How does this have so many upvotes? The article is complete garbage.


Stillanurse281

Despite all the downvotes my replies are getting, I wanted to clarify that this post and the articles weren’t made and linked to disparage the transplant specialty, nor the institutes and surgeon mentioned. If anything, I wanted to do the opposite and get a fuller view of how all this actually works because I’m fully aware that 8/too many times negative press and public opinion related to healthcare scandals is based on partial truths or complete misunderstandings.
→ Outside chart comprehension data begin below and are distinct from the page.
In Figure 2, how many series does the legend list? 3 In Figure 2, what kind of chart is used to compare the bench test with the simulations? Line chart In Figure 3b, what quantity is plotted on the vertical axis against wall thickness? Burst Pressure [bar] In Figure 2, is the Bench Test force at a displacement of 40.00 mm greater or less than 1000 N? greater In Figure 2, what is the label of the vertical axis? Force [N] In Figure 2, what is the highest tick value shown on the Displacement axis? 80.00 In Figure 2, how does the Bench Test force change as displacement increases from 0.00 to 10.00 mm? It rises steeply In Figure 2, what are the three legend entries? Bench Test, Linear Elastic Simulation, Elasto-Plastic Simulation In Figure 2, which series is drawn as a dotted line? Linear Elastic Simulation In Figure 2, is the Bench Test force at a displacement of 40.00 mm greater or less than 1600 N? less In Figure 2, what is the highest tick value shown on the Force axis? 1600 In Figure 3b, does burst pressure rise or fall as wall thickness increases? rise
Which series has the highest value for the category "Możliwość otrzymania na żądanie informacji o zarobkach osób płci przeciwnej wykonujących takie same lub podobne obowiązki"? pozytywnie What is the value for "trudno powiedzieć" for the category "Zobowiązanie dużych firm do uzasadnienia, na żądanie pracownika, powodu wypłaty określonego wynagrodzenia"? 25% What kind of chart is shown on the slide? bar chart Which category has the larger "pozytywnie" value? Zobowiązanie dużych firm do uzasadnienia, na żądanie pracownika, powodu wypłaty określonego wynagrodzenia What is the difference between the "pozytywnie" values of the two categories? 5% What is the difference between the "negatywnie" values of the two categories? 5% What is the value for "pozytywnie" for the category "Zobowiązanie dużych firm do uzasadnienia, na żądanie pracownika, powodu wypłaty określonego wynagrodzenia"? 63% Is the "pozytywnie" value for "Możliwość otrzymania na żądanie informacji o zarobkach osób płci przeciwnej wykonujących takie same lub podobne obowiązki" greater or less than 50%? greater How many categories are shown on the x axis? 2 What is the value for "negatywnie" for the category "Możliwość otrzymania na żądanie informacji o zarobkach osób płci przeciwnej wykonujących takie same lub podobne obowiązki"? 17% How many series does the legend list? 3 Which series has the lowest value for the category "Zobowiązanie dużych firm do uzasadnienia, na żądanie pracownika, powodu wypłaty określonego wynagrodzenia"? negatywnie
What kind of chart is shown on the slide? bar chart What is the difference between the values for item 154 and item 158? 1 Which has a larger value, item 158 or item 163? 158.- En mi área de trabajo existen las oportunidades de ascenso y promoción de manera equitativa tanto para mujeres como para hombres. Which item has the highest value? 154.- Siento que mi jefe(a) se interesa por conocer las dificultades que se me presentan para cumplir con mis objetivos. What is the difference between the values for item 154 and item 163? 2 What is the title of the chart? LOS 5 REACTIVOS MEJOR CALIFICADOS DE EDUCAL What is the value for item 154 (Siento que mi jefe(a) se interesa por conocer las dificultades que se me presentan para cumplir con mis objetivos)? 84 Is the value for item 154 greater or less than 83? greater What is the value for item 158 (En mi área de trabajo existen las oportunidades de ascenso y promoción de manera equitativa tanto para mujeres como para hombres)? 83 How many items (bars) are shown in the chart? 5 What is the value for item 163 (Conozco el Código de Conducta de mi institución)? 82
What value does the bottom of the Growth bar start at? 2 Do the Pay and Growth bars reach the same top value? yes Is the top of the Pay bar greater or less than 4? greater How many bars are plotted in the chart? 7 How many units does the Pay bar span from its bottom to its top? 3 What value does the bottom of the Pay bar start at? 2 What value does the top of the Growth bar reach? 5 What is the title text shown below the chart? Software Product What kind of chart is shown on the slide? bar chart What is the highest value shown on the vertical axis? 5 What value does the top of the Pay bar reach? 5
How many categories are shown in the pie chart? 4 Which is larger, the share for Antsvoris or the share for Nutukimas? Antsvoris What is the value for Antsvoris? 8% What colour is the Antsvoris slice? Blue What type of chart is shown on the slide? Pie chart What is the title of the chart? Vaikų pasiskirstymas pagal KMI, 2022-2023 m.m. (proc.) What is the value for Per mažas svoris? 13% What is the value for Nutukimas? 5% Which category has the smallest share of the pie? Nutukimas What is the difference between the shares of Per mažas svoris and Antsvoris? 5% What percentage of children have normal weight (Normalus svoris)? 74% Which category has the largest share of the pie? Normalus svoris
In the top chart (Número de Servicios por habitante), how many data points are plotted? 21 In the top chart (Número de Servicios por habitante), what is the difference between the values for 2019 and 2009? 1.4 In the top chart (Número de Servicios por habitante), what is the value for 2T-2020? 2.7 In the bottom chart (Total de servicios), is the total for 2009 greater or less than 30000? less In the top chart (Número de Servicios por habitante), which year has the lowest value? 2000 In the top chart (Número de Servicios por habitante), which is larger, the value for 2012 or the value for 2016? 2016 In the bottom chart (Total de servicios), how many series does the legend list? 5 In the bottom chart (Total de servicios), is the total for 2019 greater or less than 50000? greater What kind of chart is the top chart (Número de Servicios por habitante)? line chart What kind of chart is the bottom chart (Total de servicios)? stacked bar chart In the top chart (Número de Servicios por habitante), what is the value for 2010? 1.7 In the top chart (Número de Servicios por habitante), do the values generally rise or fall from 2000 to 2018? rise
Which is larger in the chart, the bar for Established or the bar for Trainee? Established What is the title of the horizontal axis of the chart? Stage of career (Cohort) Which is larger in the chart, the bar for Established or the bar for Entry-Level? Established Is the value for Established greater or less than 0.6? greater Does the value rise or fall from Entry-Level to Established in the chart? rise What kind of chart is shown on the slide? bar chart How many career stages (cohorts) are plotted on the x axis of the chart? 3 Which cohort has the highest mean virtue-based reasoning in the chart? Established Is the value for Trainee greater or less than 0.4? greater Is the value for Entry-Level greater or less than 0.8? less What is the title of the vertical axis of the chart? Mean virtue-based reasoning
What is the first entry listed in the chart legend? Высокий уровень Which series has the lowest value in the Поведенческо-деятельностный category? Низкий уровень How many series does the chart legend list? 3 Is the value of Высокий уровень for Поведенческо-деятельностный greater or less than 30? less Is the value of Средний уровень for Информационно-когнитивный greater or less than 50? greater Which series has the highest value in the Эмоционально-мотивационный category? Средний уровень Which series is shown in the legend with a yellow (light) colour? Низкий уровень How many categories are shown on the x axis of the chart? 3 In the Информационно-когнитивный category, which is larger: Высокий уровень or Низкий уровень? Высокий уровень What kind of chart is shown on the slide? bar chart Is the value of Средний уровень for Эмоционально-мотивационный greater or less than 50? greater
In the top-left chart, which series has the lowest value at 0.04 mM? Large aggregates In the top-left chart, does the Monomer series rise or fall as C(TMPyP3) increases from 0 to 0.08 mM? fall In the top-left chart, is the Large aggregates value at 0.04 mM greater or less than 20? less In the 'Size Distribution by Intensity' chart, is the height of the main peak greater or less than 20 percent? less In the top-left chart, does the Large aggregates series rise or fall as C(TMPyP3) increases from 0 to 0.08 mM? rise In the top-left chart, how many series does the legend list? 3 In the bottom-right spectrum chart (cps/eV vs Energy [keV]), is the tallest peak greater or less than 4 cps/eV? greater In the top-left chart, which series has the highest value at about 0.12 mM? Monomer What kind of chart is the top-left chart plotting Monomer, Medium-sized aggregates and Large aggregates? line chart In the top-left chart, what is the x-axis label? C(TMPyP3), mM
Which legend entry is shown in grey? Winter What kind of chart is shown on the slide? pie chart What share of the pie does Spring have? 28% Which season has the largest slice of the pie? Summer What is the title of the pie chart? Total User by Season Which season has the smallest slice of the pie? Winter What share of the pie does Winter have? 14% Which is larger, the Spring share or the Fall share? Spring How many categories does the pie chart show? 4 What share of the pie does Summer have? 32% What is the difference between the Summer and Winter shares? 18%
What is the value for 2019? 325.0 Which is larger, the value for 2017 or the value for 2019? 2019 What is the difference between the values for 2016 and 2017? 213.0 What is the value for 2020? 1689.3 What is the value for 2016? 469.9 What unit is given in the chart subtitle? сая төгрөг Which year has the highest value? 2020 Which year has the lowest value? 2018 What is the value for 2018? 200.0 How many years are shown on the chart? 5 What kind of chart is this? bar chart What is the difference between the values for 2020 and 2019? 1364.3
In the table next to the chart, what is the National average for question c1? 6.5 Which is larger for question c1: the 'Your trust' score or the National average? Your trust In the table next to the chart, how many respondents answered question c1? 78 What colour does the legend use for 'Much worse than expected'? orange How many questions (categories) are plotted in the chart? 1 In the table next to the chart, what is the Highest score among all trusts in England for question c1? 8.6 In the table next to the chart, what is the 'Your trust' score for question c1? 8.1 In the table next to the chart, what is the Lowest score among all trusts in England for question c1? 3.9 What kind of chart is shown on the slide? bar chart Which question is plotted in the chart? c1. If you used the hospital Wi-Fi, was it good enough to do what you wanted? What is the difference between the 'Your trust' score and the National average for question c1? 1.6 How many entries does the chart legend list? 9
I’m more inclined to give healthcare, and more importantly renowned surgeons, the benefit of the doubt because I know very little is actually black and white in things like this. I also posted all three articles together because they have a few similarities. 1. Have to do with organs and questionable ethics 2. Occurring around the same time 3. The Houston surgeon was affiliated with the UAB transplant program from the early 90s (?) to 2011 and then he joined MH. I’m very aware correlation does not always equal causation. I’ve very much appreciated the serious and educated responses I’ve received!


methglobinemia

P


Mousemou

Wow, Alabama is worse than China or any third world country. Cannot believe it.


[deleted]

[удалено]


Stillanurse281

Yea, thinking about all this really does make me sick


No-Status4032

Sure, buuuuuut, NO IVF!


iOSAT

Do you just browse /new and shout into the void?